By Jay MacDonald · Bankrate.com
Friday, January 21, 2011
Posted: 10 am ET

I enjoyed the Republican repeal and replace protest on Capitol Hill this week as all those earnest new GOP and tea party representatives got their first chance to vote yes on no, in this case on health care reform. It was a short, symbolic measure, full of sound and fury, ultimately signifying nothing, since tout le beltway knows that this particular hot-air balloon will either crash in the Democratically-controlled Senate or be popped like a cheap piñata by a presidential veto.

What is less certain in these supercharged times is how the Supreme Court will rule when the 26-state legal challenge to the Affordable Care Act ultimately makes its way to the high court.

While states have sued the federal government before over such issues as auto emission standards and abortion laws, legal scholars say this is the biggest landmark challenge to federalism since Brown v. Board of Education in 1954 that made it unconstitutional for states to segregate schools.

The main focus of the health care reform challenge is the individual mandate, which requires all Americans to obtain health insurance beginning in 2014. Opponents also claim the ACA's expansion of Medicaid infringes on states' rights.

Three court rulings to date have towed the party line; two judges appointed by Democratic presidents have upheld the mandate, one Republican appointee ruled it unconstitutional.

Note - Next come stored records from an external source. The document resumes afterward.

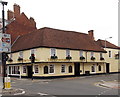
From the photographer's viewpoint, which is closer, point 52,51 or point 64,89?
point 64,89

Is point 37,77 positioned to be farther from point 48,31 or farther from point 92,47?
point 92,47

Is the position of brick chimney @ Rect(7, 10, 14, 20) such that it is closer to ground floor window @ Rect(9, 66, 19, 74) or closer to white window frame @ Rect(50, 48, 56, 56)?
ground floor window @ Rect(9, 66, 19, 74)

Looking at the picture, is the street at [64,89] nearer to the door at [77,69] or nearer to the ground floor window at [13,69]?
the door at [77,69]

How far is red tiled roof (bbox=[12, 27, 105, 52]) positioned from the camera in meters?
32.7

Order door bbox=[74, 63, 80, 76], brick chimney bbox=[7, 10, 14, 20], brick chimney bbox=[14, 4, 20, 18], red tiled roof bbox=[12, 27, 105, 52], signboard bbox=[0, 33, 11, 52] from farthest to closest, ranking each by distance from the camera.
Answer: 1. brick chimney bbox=[7, 10, 14, 20]
2. brick chimney bbox=[14, 4, 20, 18]
3. door bbox=[74, 63, 80, 76]
4. red tiled roof bbox=[12, 27, 105, 52]
5. signboard bbox=[0, 33, 11, 52]

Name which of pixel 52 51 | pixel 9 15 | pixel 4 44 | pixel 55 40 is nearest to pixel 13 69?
pixel 52 51

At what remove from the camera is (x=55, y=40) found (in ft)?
111

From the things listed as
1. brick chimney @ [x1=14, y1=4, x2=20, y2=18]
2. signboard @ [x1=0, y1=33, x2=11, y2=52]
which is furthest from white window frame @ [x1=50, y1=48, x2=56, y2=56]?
brick chimney @ [x1=14, y1=4, x2=20, y2=18]

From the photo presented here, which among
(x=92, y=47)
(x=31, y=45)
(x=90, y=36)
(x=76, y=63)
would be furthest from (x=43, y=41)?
(x=90, y=36)

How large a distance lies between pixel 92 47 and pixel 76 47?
539 cm

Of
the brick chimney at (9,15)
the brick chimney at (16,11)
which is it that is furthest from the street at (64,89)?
the brick chimney at (9,15)

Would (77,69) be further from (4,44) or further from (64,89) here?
(4,44)

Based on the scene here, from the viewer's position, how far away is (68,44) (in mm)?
35188

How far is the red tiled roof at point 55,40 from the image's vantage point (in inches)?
1287
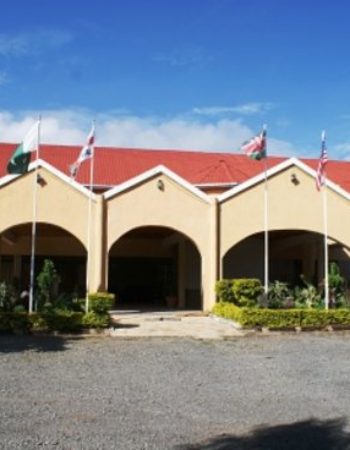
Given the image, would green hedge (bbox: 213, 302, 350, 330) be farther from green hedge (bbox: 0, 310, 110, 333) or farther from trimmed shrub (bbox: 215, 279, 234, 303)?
green hedge (bbox: 0, 310, 110, 333)

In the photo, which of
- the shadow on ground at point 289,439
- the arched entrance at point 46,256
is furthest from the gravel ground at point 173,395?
the arched entrance at point 46,256

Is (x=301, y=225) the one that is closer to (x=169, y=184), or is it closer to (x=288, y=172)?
(x=288, y=172)

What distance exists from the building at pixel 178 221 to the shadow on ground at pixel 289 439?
15377 millimetres

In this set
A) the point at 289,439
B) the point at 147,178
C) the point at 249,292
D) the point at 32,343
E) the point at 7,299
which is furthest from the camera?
the point at 147,178

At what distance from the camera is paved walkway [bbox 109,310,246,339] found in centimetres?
1972

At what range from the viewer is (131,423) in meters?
9.04

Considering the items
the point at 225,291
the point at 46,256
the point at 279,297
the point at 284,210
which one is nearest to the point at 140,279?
the point at 46,256

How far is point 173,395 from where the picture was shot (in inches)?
435

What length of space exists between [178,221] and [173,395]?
46.7ft

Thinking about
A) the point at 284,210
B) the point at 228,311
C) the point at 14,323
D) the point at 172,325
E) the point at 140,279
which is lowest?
the point at 172,325

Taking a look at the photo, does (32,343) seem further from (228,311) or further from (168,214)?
(168,214)

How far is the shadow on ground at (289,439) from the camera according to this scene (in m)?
7.89

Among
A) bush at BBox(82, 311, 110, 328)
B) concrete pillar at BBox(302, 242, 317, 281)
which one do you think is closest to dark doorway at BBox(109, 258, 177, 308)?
concrete pillar at BBox(302, 242, 317, 281)

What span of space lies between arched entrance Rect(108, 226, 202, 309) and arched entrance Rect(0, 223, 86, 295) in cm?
158
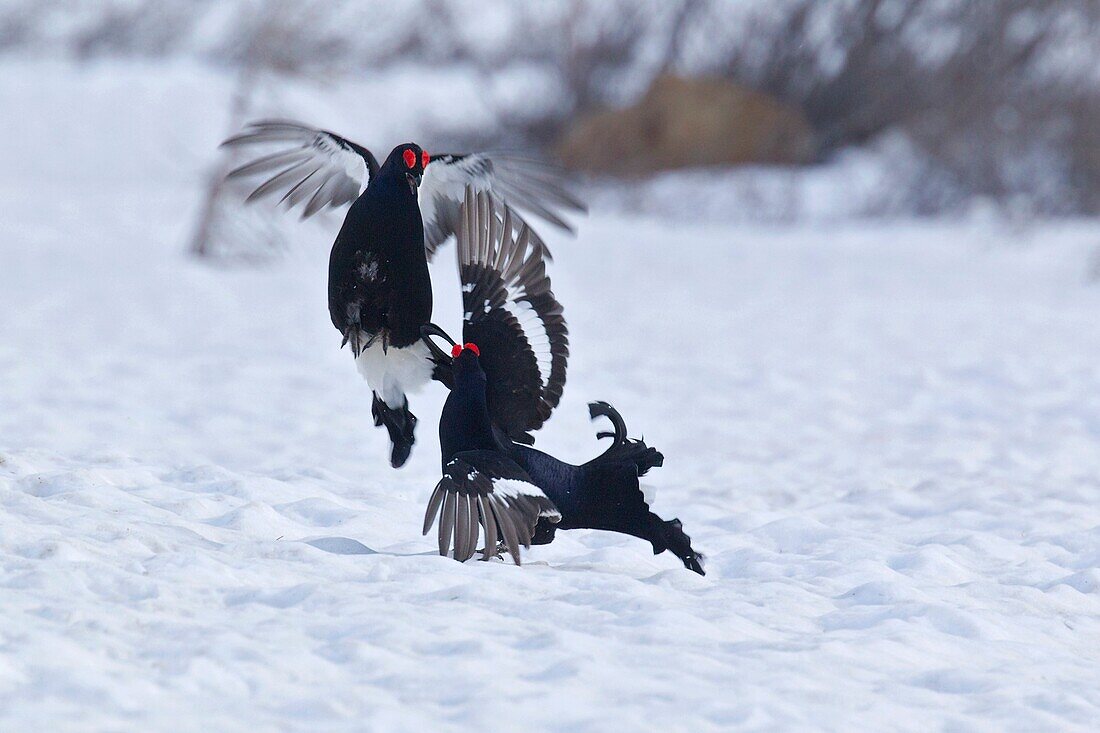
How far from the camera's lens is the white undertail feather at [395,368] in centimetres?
332

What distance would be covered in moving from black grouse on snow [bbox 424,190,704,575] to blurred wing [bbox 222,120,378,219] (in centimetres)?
40

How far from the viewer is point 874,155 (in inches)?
627

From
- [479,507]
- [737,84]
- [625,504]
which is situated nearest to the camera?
[479,507]

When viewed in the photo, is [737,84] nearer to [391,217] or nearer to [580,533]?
[580,533]

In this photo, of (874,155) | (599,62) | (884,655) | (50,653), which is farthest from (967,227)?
(50,653)

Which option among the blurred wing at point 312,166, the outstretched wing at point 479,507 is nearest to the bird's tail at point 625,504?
the outstretched wing at point 479,507

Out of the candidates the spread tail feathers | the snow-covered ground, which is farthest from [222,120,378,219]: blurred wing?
the spread tail feathers

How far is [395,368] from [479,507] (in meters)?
0.69

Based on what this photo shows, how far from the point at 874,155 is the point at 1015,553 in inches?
513

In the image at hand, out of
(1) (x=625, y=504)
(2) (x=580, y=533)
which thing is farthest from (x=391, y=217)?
(2) (x=580, y=533)

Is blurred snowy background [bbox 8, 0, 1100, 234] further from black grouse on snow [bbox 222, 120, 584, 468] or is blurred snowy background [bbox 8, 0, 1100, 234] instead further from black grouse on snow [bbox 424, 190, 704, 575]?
black grouse on snow [bbox 424, 190, 704, 575]

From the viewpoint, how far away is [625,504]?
3004 millimetres

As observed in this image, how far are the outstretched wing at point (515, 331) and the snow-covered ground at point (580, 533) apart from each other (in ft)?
1.26

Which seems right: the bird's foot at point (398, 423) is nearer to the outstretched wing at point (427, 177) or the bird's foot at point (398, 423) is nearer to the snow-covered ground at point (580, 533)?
the snow-covered ground at point (580, 533)
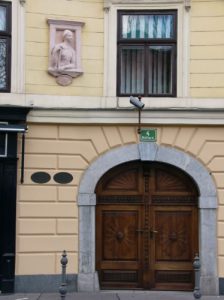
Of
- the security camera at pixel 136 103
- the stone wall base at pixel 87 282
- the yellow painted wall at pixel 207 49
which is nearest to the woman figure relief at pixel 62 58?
the security camera at pixel 136 103

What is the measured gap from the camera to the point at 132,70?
1246cm

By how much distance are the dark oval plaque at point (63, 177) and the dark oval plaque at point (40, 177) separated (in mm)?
168

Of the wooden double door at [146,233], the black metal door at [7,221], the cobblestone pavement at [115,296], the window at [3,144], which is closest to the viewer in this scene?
the cobblestone pavement at [115,296]

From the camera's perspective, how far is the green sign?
12062 mm

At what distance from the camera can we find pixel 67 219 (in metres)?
11.8

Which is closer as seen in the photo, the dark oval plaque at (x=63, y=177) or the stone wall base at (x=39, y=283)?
the stone wall base at (x=39, y=283)

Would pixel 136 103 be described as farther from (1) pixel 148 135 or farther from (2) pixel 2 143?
(2) pixel 2 143

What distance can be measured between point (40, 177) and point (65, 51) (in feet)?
8.89

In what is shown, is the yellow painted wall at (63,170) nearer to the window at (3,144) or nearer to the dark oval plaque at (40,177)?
the dark oval plaque at (40,177)

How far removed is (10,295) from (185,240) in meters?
3.87

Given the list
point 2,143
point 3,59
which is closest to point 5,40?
point 3,59

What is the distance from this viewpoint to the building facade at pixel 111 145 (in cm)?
1173

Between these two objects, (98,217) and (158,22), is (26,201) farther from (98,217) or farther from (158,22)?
(158,22)

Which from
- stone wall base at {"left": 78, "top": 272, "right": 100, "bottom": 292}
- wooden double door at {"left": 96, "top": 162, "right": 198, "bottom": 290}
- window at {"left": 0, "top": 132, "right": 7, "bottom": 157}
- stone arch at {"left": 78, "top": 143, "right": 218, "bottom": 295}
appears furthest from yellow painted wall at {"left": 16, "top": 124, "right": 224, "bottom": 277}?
wooden double door at {"left": 96, "top": 162, "right": 198, "bottom": 290}
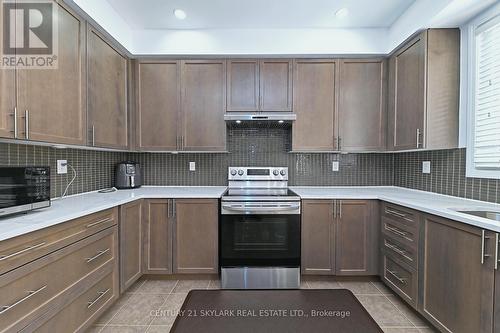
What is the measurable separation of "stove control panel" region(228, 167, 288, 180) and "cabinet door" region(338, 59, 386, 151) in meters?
0.79

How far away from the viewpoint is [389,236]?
234 centimetres

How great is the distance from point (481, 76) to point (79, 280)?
3323 millimetres

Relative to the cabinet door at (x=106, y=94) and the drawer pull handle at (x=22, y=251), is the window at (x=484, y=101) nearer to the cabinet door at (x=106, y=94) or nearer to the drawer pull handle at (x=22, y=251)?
the drawer pull handle at (x=22, y=251)

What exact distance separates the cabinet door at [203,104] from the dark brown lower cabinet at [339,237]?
122 centimetres

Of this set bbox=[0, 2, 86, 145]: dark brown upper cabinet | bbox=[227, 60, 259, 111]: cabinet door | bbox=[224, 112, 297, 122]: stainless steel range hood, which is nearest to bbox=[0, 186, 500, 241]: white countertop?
bbox=[0, 2, 86, 145]: dark brown upper cabinet

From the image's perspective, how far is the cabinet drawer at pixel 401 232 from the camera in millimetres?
1975

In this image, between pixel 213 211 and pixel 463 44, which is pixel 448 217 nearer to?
pixel 463 44

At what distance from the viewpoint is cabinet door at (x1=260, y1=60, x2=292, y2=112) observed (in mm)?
2824

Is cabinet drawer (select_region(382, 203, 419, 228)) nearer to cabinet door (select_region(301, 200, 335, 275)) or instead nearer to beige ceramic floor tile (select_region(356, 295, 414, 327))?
cabinet door (select_region(301, 200, 335, 275))

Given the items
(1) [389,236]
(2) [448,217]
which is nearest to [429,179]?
(1) [389,236]

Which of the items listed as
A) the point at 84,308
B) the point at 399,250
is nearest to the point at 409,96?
the point at 399,250

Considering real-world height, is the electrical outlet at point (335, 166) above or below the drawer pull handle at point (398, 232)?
above

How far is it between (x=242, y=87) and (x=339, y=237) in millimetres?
1878

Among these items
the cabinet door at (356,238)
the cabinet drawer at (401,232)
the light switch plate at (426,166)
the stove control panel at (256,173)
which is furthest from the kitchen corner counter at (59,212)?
the light switch plate at (426,166)
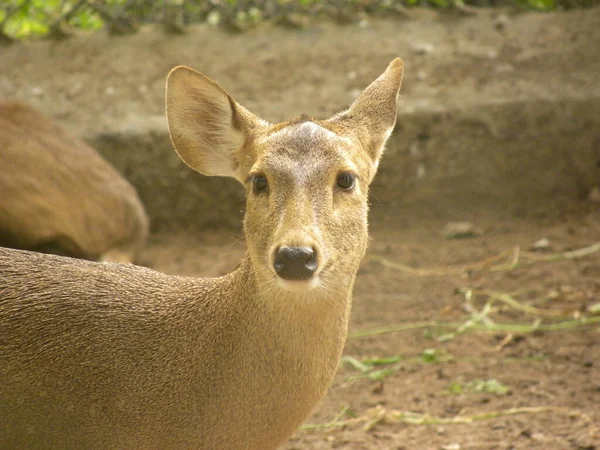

But as John Schwartz recently pointed out in a New York Times op-ed, to predict that the Supreme Court would automatically fall in along similar party lines, with the Republican-appointed judges overturning reform 5-4, would be to ignore the deeper undercurrents that influence landmark decisions.

While opponents to the individual mandate argue that Congress has never ordered people to buy something, thereby regulating inactivity instead of activity, Harvard law professor Mark Tushnet says a 1942 Supreme Court ruling did just that in the case that paved the way for federal farm quotas.

Schwartz points out that the Court has been "reluctant to overturn congressional action, especially if the legislators themselves could repeal the measure" ever since Franklin Roosevelt and Congress prevailed over Court attempts to block the New Deal.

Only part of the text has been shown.